In: Finance
What happened with the United States Imports/Exports during the Great Recession?
The Great Recession of 2007-09 was characterized in part by a major collapse in international trade. The magnitude of the collapse in U.S. trade was substantially larger than in previous recessions. The 2007-09 recession led to a decrease in trade of more than 25 percent four quarters following the previous business cycle peak, and 11 quarters passed before trade returned to its prerecession levels. During the 2007-09 recession, seven of the top 10 origins for U.S. imports were in recession, while eight of the top 10 export destinations were in recession. Thus, the 2007-09 recession occurred "more globally" from the U.S. perspective than did the 2001 recession; the impact was significantly deeper in the trading partners of the U.S. in 2007-09 than in 2001. From August 2008 through April 2009, U.S. non-petroleum real imports and exports fell about 27 percent, a much more pronounced drop than occurred in production (Alessandria, Kaboski, and Midrigan, 2010). The Great Recession, however, affected some U.S. trade partners more severely than others. Because international trade has become increasingly relevant to the U.S. economy, the country's growth perspectives depend more on the growth performance of its major trade partners (see, e.g., Contessi and Li, 2013). The two poorest U.S. trade partners, Mexico and China, significantly increased their importance as import sources, and their importance as destinations of U.S. exports increased even more. The same situation applies to the aggregate shares for the rest of the world. On the contrary, Canada, Japan, Germany, the United Kingdom, and France lost some of their importance. A main factor behind this shift is likely the performance of the different countries during the Great Recession.
Since the major trading partners of the U.S. were in a recession at the same time as the U.S. in 2007-09, foreign demand for U.S.-produced goods declined, which hurt U.S. exports. Similarly, since production fell in the major economies from which the U.S. imports, total U.S. imports declined. In contrast, in the recession of 2001 only a few of the major trading partners were simultaneously in recession, and the magnitude of the recession in those countries was substantially less severe than in 2007-09. Consequently, the effect on U.S. trade was less severe in 2001.
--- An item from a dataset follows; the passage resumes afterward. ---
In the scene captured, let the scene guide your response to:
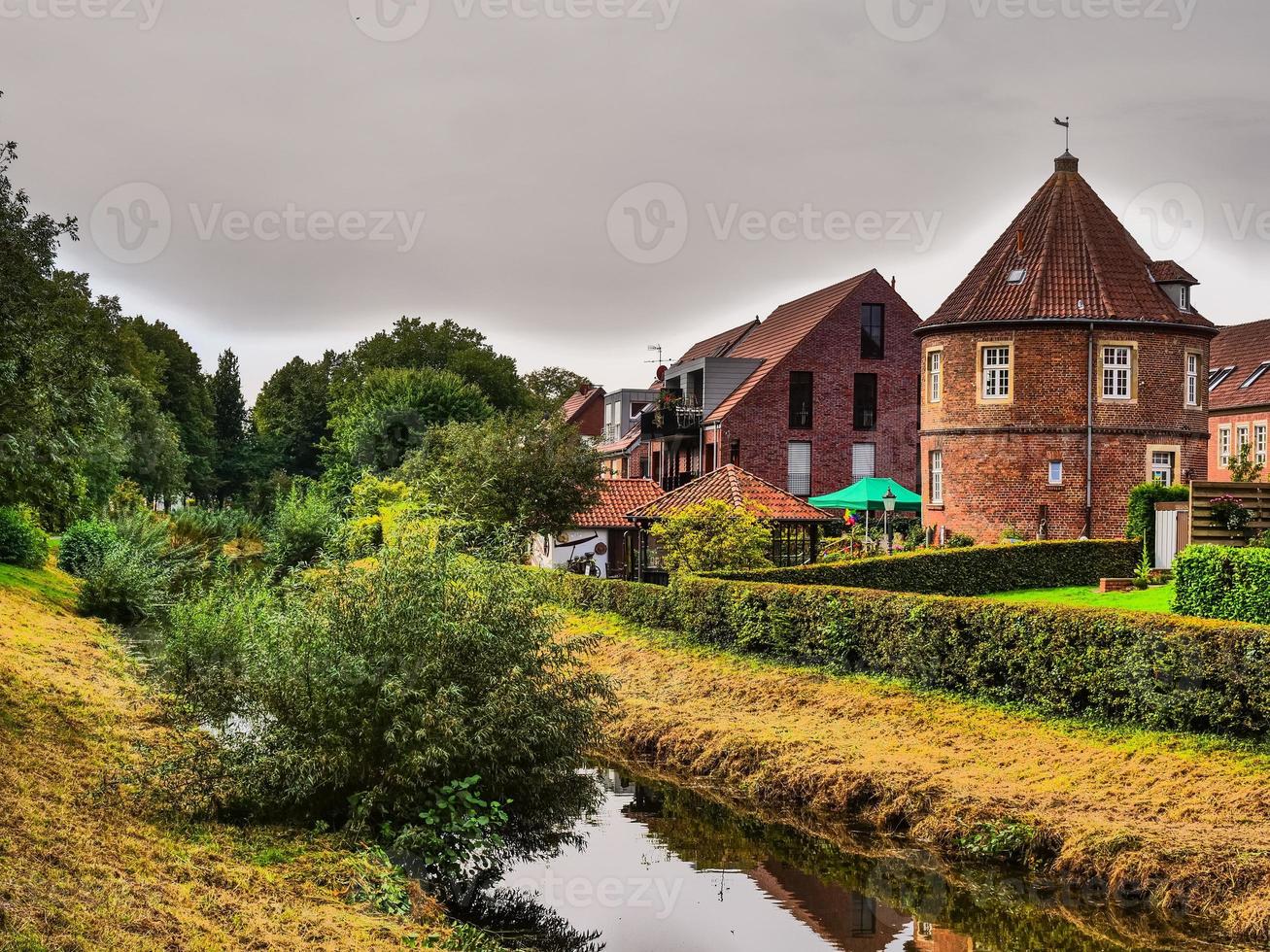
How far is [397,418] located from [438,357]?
27.5m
The magnitude of the collapse in U.S. trade was not merely due to the severity of the U.S. recession. Instead, two forces magnified the trade collapse. First, most of the major trading partners of the U.S. were simultaneously in recession, something that didn't occur in previous downturns. Second, countries are more linked via the global supply chain now than they were in previous recessions.
One of the most interesting features of the Great Recession is that—contrary to other global recessions—it was mostly a rich-country phenomenon. As such, it might have accelerated—but not by much—the long-run growth of the relative importance of emerging markets such as China and Mexico in global and U.S. trade. However, a country's income growth rate can be only part of the story. Both Canada and Germany outgrew the United States in terms of income during the 2007-11 period, and their trade shares with the United States have declined.